I’ve talked about taxonomies ad nauseum, but they apply in multiple cases, including how police agencies talk to each other.
The United Kingdom’s Home Office has published the National Police Chiefs’ Council Minimum POLE Data Standards Dictionary. As the capitalization, I mean capitalisation, suggests, POLE is an acronym standing for Person, Object, Location, Event. The dictionary provides a common method for police agencies to talk to each other about…well, about people, objects, locations, and events.
Some of the comments in the dictionary seem unnecessary, but I guess it’s better to be too specific than not specific at all. Example:
If a telephone number is unknown – do not make one up.

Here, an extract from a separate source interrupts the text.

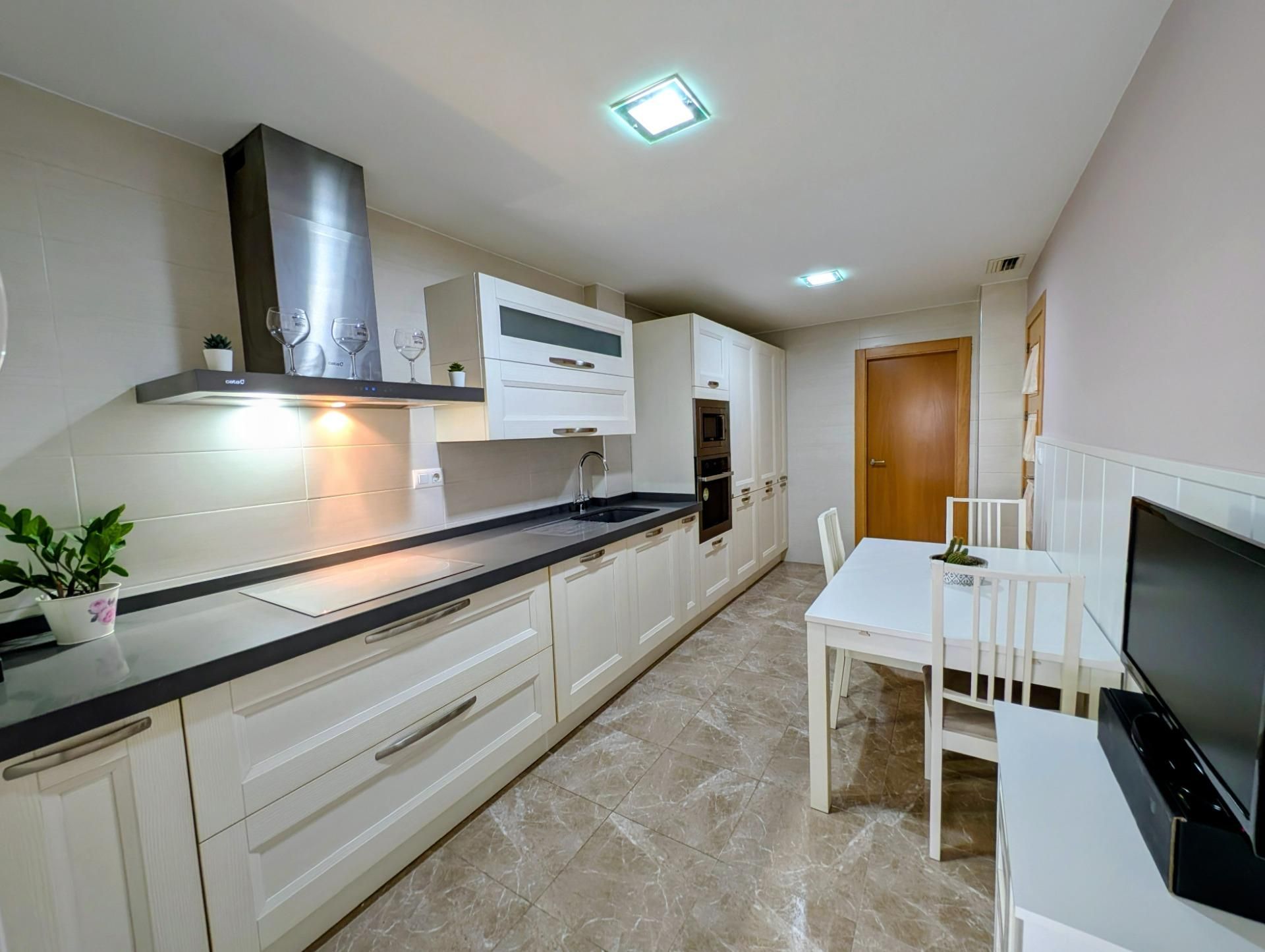 Kitchen of Flat for sale in Alhama de Murcia  with Air Conditioner, Storage room and Furnished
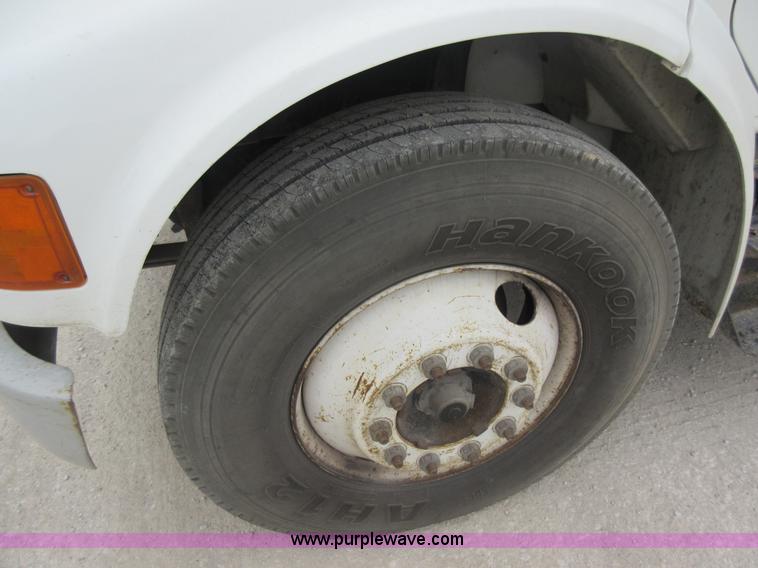 image for item L2751 1998 International 4700 form truck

In truth, this ties to a related notation:
A blank field is preferable to a known error…
Because, as anyone who has ever been a teenager will know, things that happen can be added to your permanent record.
Speaking of which, PERSON records may include offenders, suspects, victims, witnesses, and multiple other living, dead, or not-yet-born parties.
Very few specific OBJECT types are called out, but those that do include vehicles, land, and buildings. The OBJECT types also include identifying numbers such as passport numbers and telephone numbers.
A LOCATION may be an address, a geolocation, or another location designator. Or “no fixed abode.”
An EVENT may be a crime, an incident, a “custody,” a stop search, a safeguarding, and a case of “anti-social behaviour.”

So if a Welsh police officer runs into a person trashing a vehicle a a particular geolocation, the officer has all the tools to record what has happened and what will happen.